01/31/2023: Winter
Winter is in full swing. The calm, cold stillness in white is always a beautiful sight and feeling. The cold chills to the bone and clears the cloudy mind. I always think of the memories of my youth when it snows. I associate this weather with family, fun, and simpler times, my only care in the world getting frostbite from going outside all afternoon to build the world’s biggest snowman.
Now snow means car trouble, no one can get to work, and there is a feeling of pending doom as we hope the power stays on. It’s nice only if these things don’t occur. On the mature and ever aging side of youth, life is a lot more particular, unforgiving and unkind. I’m lucky to be healthy and to be surrounded by love from my friends, family and husband.
I’m feeling less sad and lost since last time I wrote. I always have to reassess and get my bearings again before embarking on a new journey; it’s my way of checking in with myself and reevaluating where I am and where I want to be. I have a clearer view of what I’m going to be immersed in this year and it gets easier and more familiar every day. I’m still very grateful for this opportunity to do what I want to do. I can’t squander this chance. I’ve got so much life and time I didn’t have access to before, and the possibilities are endless. And of course it means nothing without the one I love.
I have to keep on going for his sake and mine so one day our dreams will be realized. So close yet so far all the time. But I’m really trying and I’m content with the path that’s laid out before me. I’ve got more than so many others, and I know there’s always someone out there who has it worse than me. I hope they find some warmth and peace in this bleak midwinter.

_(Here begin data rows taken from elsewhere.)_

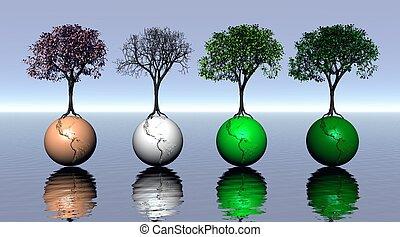 cuatro, coloreado, árboles, y, tierra, para, cuatro estaciones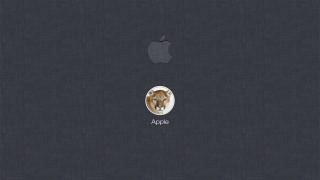 компьютеры, apple, фон, логотип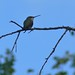 Black-chinned / Ruby-throated Hummingbird
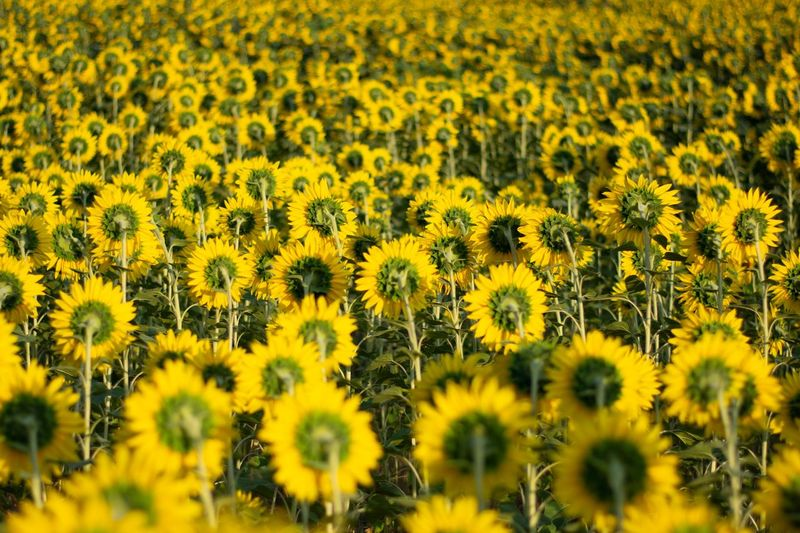Summer Yellow Flower Plant Flowering Plant Beauty In Nature Freshness Field Sunflower Agriculture Landscape Rural Scene No People Backgrounds Nature Flower Head Fragility First Eyeem Photo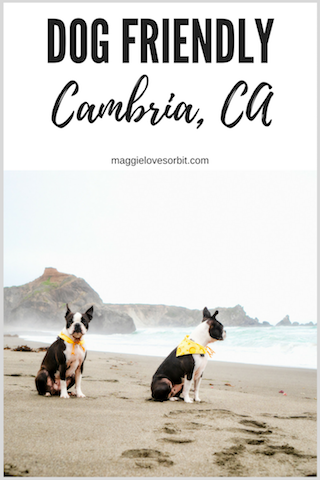 pinterest-photo-dog-friendly-cambria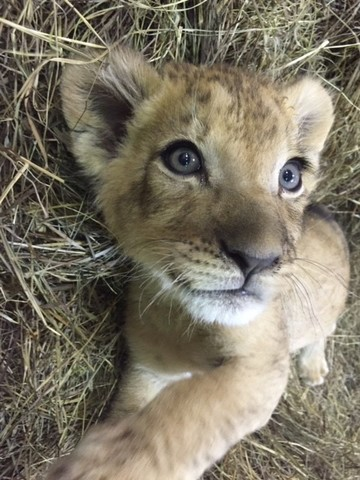 A Very Por Name For Baby Boy The Origin Of This Is Arabic And It Means Powerful Lion Strongest In Pride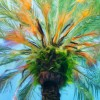 Coconut Grove Palm Enhanced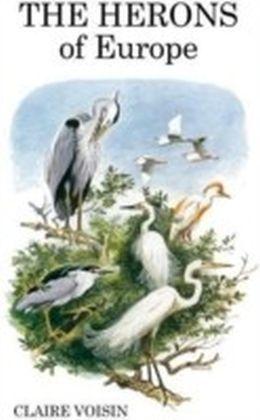Herons of Europe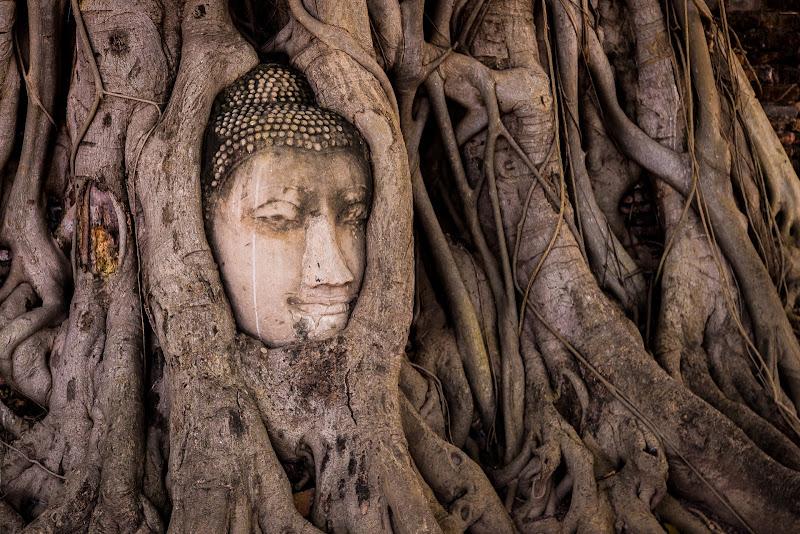 Il Buddha sacro di Nico Angeli Photography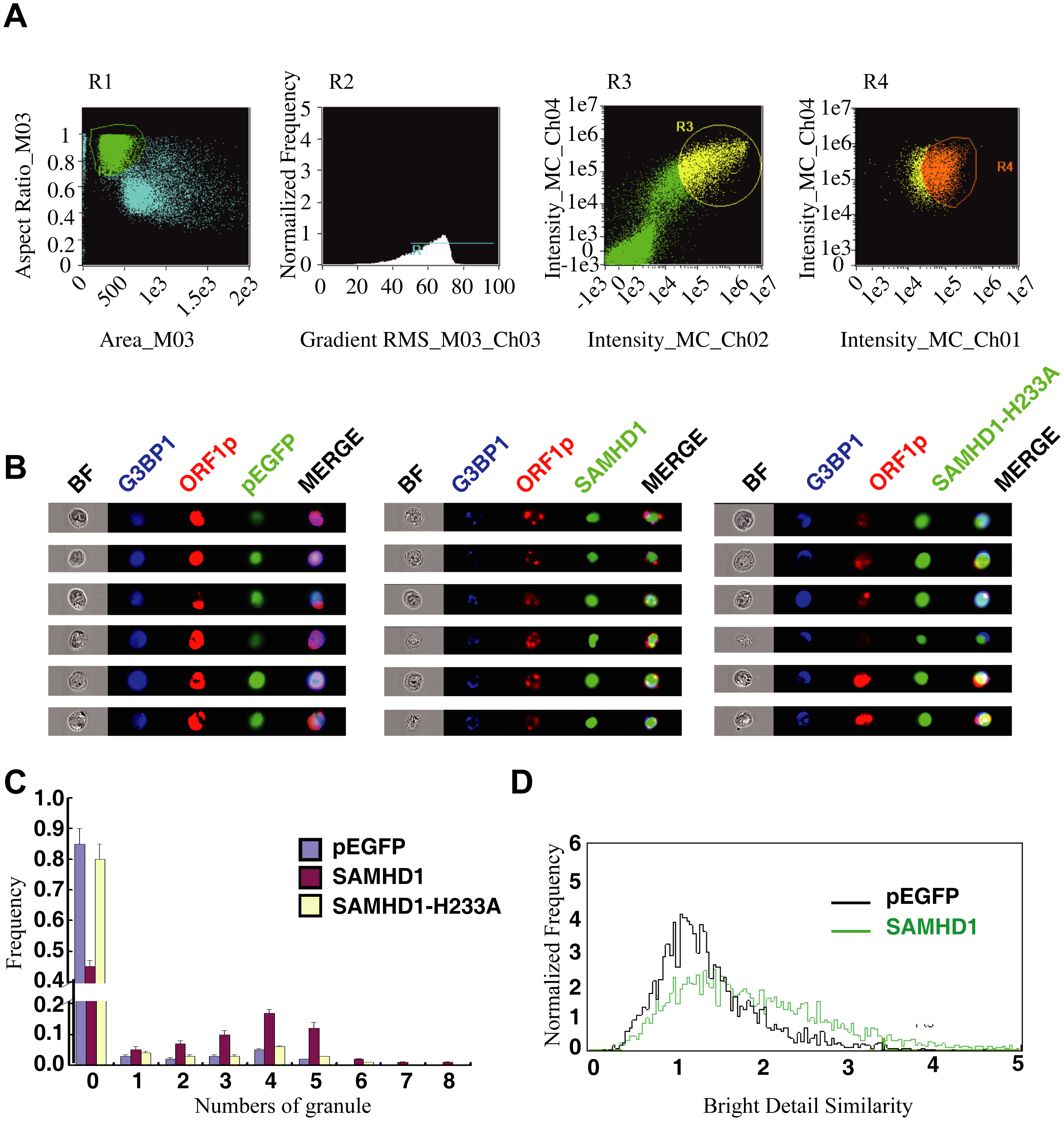ImageStream flow cytometry was utilized to monitor the formation of stress granules and co-localization of SAMDH1 and ORF1p.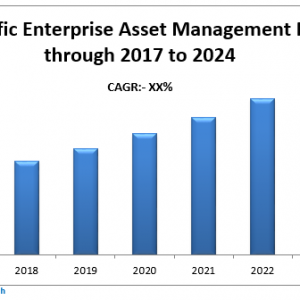 Asia Pacific Enterprise Asset Management Market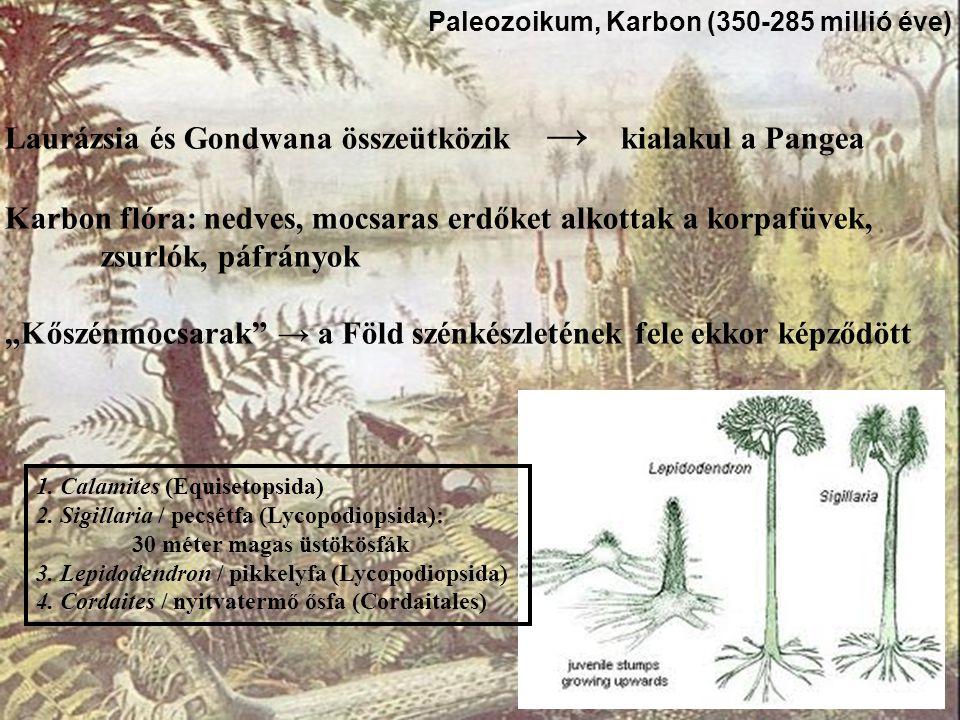 """Laurázsia és Gondwana összeütközik → kialakul a Pangea Karbon flóra: nedves, mocsaras erdőket alkottak a korpafüvek, zsurlók, páfrányok """"Kőszénmocsara"""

I have missed writing, even though I don’t always have things to write about that are truly riveting. I think this is important because I need an outlet from which to assess my mental health and see what is bouncing around in my brain; all the turmoil and all the mundane things, even the happy things. I think that giving myself a personal platform will help open the floodgates in other areas of my life and start the creative thoughts flowing again. I’m itching to start, but still hesitating for some reason.
It’s just been a while. I know I still have it in me. It’s funny how you come back to the things people tell you that you’re good at and have a future in. If only I could have seen through the lens then that I see the world through now. Things could be so different now based on one thought that came sooner, one decision that was made later.